“Eu não vim pra explicar. Vim para confundir.” – Chacrinha
Abelardo quase foi médico, mas uma frustrada viagem à Alemanha às vésperas da Segunda Guerra Mundial levou o pernambucano ao Rio de Janeiro e à carreira na comunicação, primeiramente como locutor da Rádio Tupi. A paixão pela percussão e o surgimento da TV pavimentam o caminho para o programa Rancho do Mister Chacrinha, em 1956, na TV Tupi. Houve ainda a Buzina do Chacrinha, a Discoteca do Chacrinha e o Cassino do Chacrinha.
Chacrinha estava lá quando a capital federal foi transferida do Rio para Brasília. Pôde observar o princípio do ocaso de uma metrópole de beleza incomparável, preparada e talhada para receber, hospedar e sediar o poder do Império e da República em meio a edifícios institucionais, sedes de empresas e companhias estatais, teatros, hotéis, parques, praças, restaurantes, museus e universidades.
Assistiu à mudança da burocracia estatal e daqueles que do dinheiro público vivem para o distante Planalto Central, mais escondido e mais distante que a Xangri-Lá. Assistiu ao êxodo do poder e do dinheiro enquanto revelava talentos nacionais.

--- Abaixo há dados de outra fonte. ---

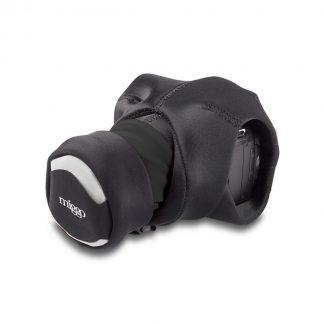 Miggo Grip & Wrap for Medium DSLR Black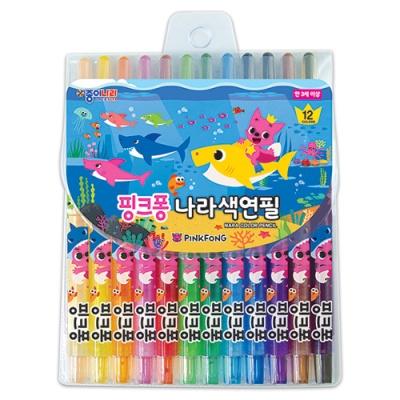 핑크퐁 12색 나라색연필C4674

Assistiu passeatas e protestos na Cinelândia, o umbigo do Brasil, no Centro do Rio, o tudo do Brasil, até que não assistiu mais nada disso, porque a Capital Federal já estava escondida do povo. Assistiu a ascensão de Brasília como uma espécie de realidade paralela, um metaverso, onde o controle central e total é possível, e funciona à perfeição.

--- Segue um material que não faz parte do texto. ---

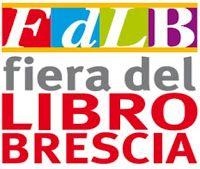libri che passione: Librixia15: dal 3 all'11 ottobre la Fiera del libr...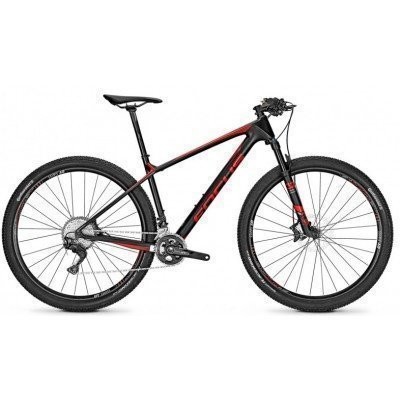 "Bicicleta MTB Focus Raven Max Pro 29"" 2018"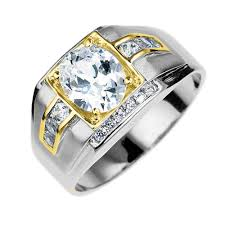 men s rings find out why men rings are so popular styleskier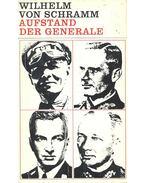 Aufstand der Generale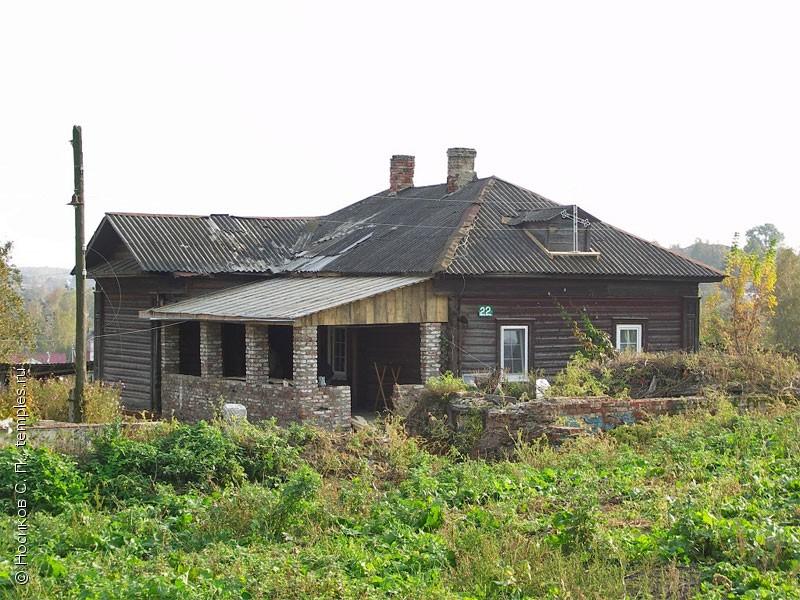 Мироносицкая домовая церковь в Воздвиженском Белёвском монастыре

Chacrinha soube do exército na entrada da Capital Federal para que apenas as pessoas autorizadas entrassem. Soube do aeroporto vigiado, das ruas limpas de pedestres e das praças abertas demais e sem qualquer traço de paisagismo e vegetação. Soube da ordem e progresso, setorização, controle, comitês centrais, arquitetura padronizada. Percebeu que aquela cidade não foi pensada para pessoas.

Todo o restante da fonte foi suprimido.